Using this two-fold distinction to examine European Court of Human Rights cases, we find a close match between Convention rights and policing for democracy. Regarding democratically responsive policing, the Court provides responsiveness within the structural limits of reacting to individual complaints, and as one element in the broader landscape of governance.
Further, cases show how that landscape features in Court judgments. We argue that robust enforcement, and careful attention to case law during drafting and implementation of police legislation and governance arrangements, help protect democracy and enhance democratically responsive policing. The Organisation for Security and Co-operation in Europe sees the protection of human rights as one dimension of democratic policing. This paper goes further in examining the overlap between democratic policing and human rights.
Firstly, it uses a conceptual distinction from criminology between policing which protects and sustains democracy policing for democracy and policing directed and governed in line with specific democratic principles democratically responsive policing. Thirdly, it uses the conceptual frame to interrogate relevant cases decided at the European Court of Human Rights ECtHR identified through the hudoc database.
On the other hand the needs of democratically responsive policing are only partially met by policing in the framework of the echr , as may be anticipated from literature on police governance.
Nonetheless, the Court currently facilitates responsiveness to citizens, especially as a mechanism of redress, and in important ways supports a system of police responsiveness to other institutions.
Here, while specific articles are of note particularly 5, 6 and 13 , it is the more general function of the Court that cements its place in a democratically responsive framework of police governance. Ultimately, we propose that careful attention to Convention rights and principles during drafting and implementation of legislation, and robust enforcement of the convention, enhance both forms of democratic policing. As Human Rights focuses largely on states, 12 we only examine public police agencies.
While the work is focused on Europe and at the level of ECtHR, similar issues are evident elsewhere, and the analysis could be extended outwards to review police in other states, 13 or inwards to examine domestic decisions on Convention rights. When separating policing which supports political democracy from policing which is democratically responsive, Aitchison and Blaustein were concerned about overly-powerful external influences driving policing in a small, fragile state.
In spite of the focus on emerging democracies, the distinction is analytically useful in established democracies, and can be applied to the diverse states that have signed or ratified the echr. The concept of democracy employed is one which goes beyond procedural dimensions to incorporate the capacity for public debate of policy alternatives. The focus is largely on police actions and behaviour.

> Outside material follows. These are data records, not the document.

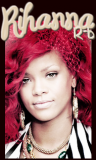 Photo de rihanna-byoutiful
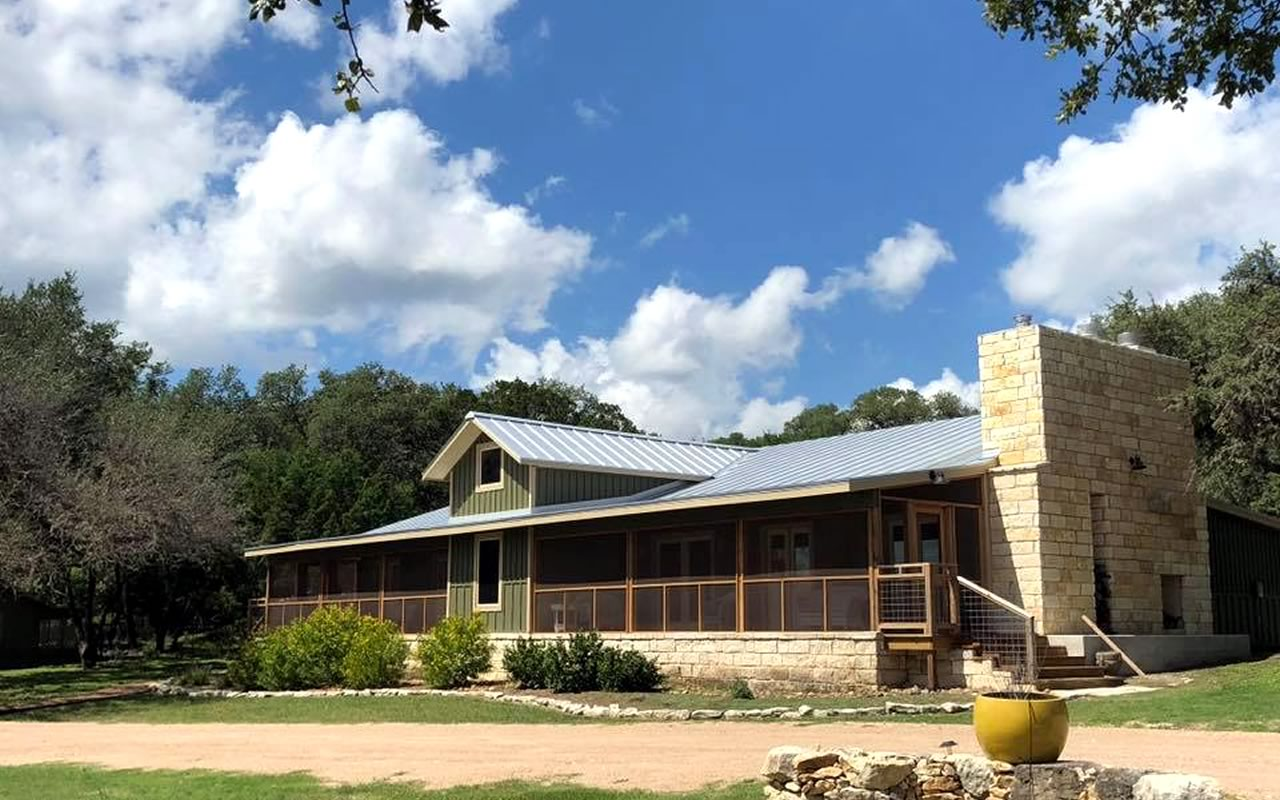Two-night stay at Rebecca Creek Bed & Breakfast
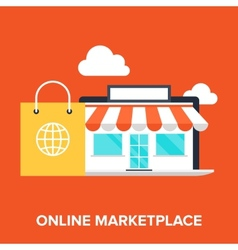 Online marketplace vector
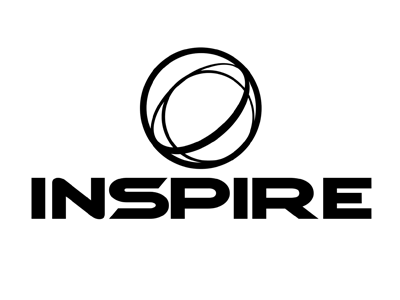logo_inspire_transp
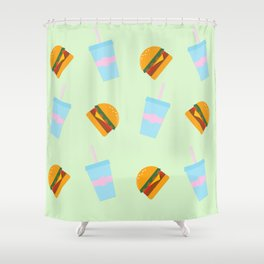 Burger & Soda Shower Curtain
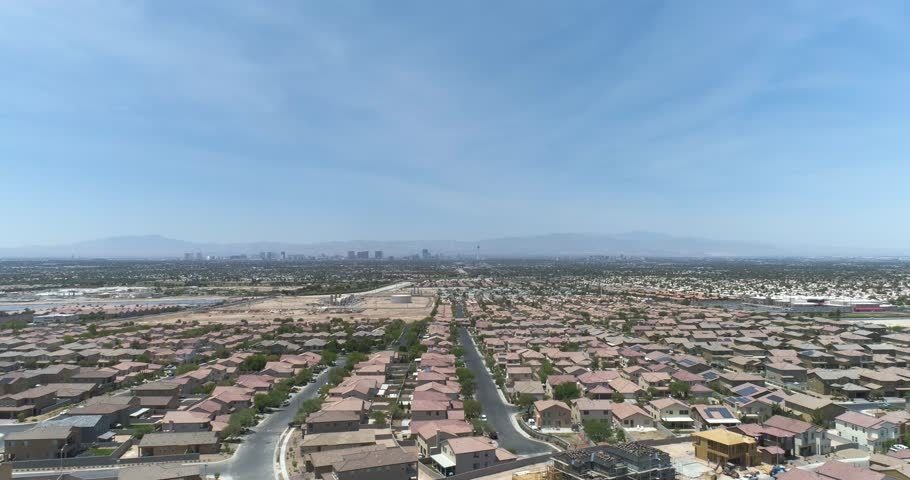 Flying Over Las Vegas Homes Towards City South End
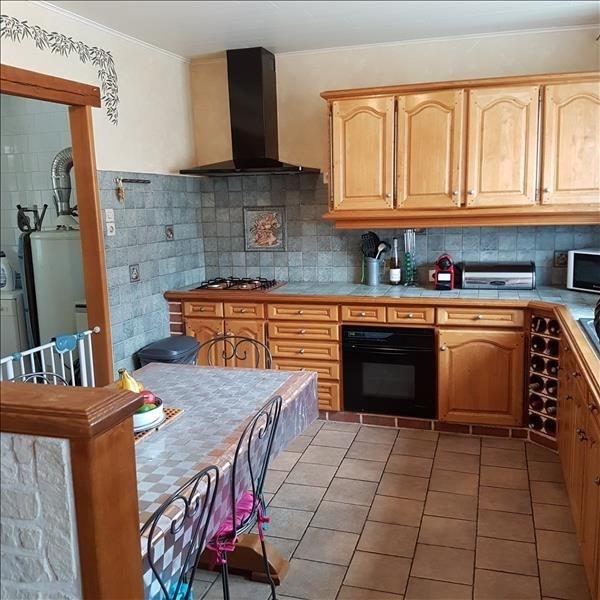 Vente maison / villa Sauchy cauchy 269000€ - Photo 2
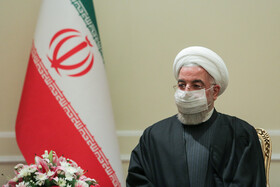 Iranian President, Hassan Rouhani, is seen before he meets with new ambassadors, Tehran, Iran, February 24, 2021.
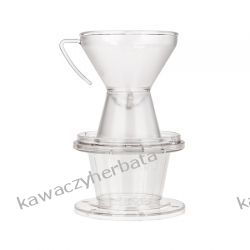 GLOWBEANS Gabi coffee dripper Zaparzacze i kawiarki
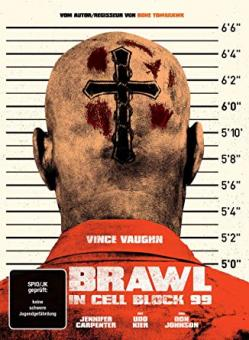 Brawl in Cell Block 99 (Limited Mediabook, Blu-ray+DVD) (2017) [FSK 18] [Blu-ray]
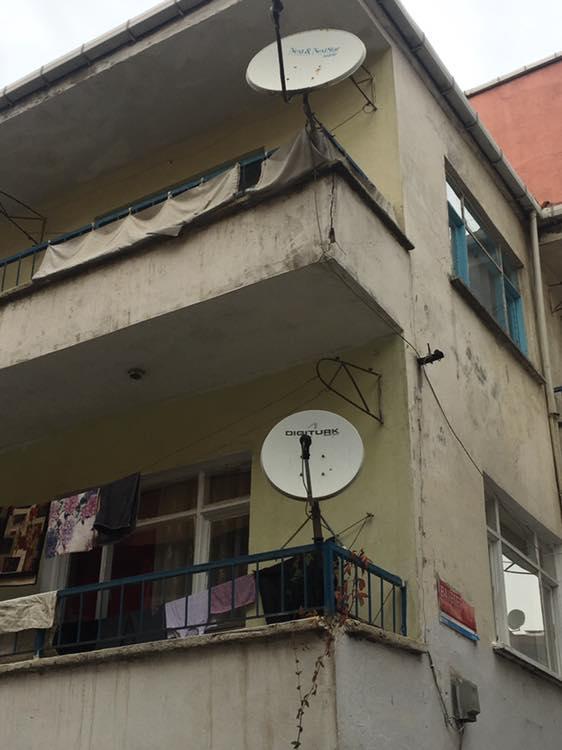Güzelyalı Uydu Anten Servisi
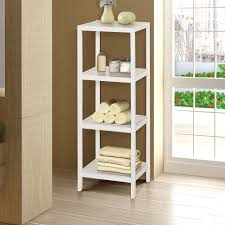 Bathroom Wall Shelving Ideas by Bathroom Wood Bathroom Shelves With Towel Bar Decorative
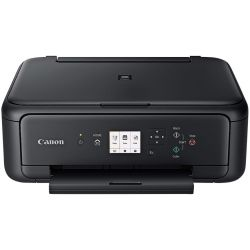 Canon Pixma Home TS5160 All-in-One Inkjet with Wifi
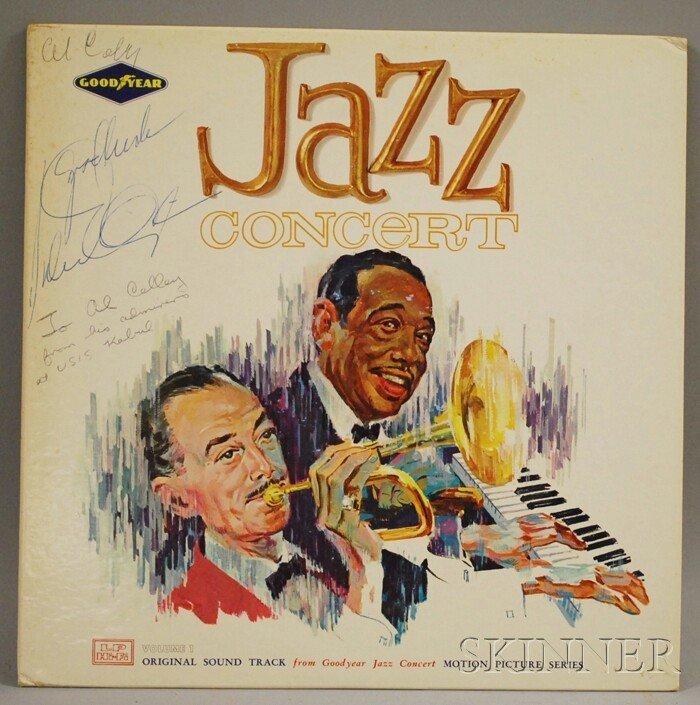 40: Duke Ellington Autographed Record Album Jazz Concer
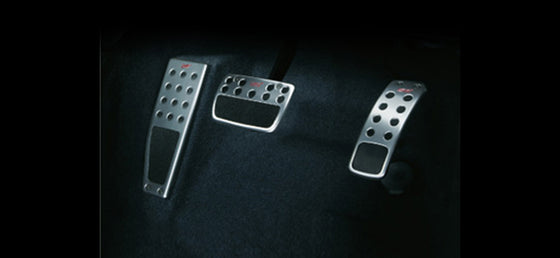 STI PEDAL PAD SET (AT)  For IMPREZA 4DooR (GJ) SG317FG000
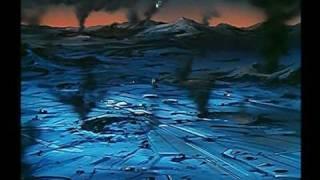 Zentraedi Bombardment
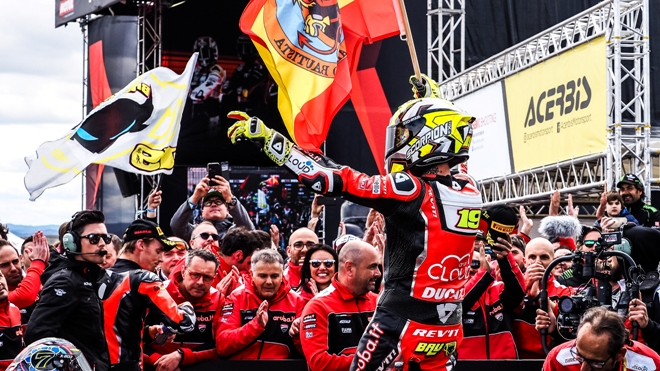 Superbike Aragon 2019, Gara-2: Bautista lepre. Rea e Davies a podio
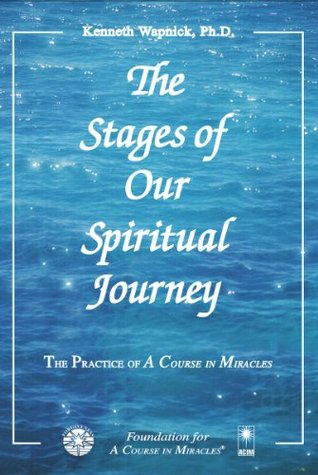 The Stages of Our Spiritual Journey
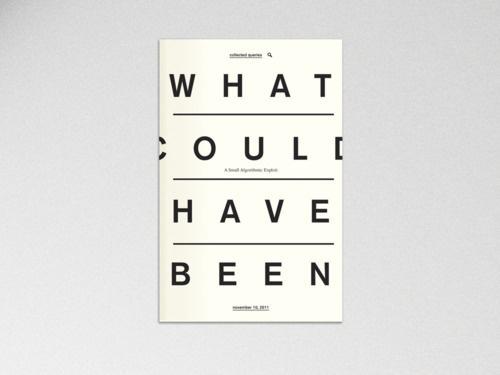 kentson:Typography (print design) #typography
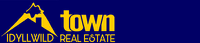 Idyllwild CA Homes for Sale   Idyllwild CA Real Estate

This means restraining from intimidating acts or the use of oppressive force, and acting in ways in which personal political views and commitments do not shape professional practice. Democratically responsive policing is wider and focuses on the mechanisms and structures surrounding police policy and action.
As will be seen in the analysis, this can go beyond the police to include, for example, prosecutorial and judicial bodies. Following Kuper, Aitchison and Blaustein focused on democratic police governance as characterised by responsiveness. Commonly identified features of democratic policing feed into structures which demand police respond to citizens and to legal and political institutions. These features speak to vertical aspects redress, participation, reaction, accessibility , horizontal aspects competition, distribution of power, accountability or both information.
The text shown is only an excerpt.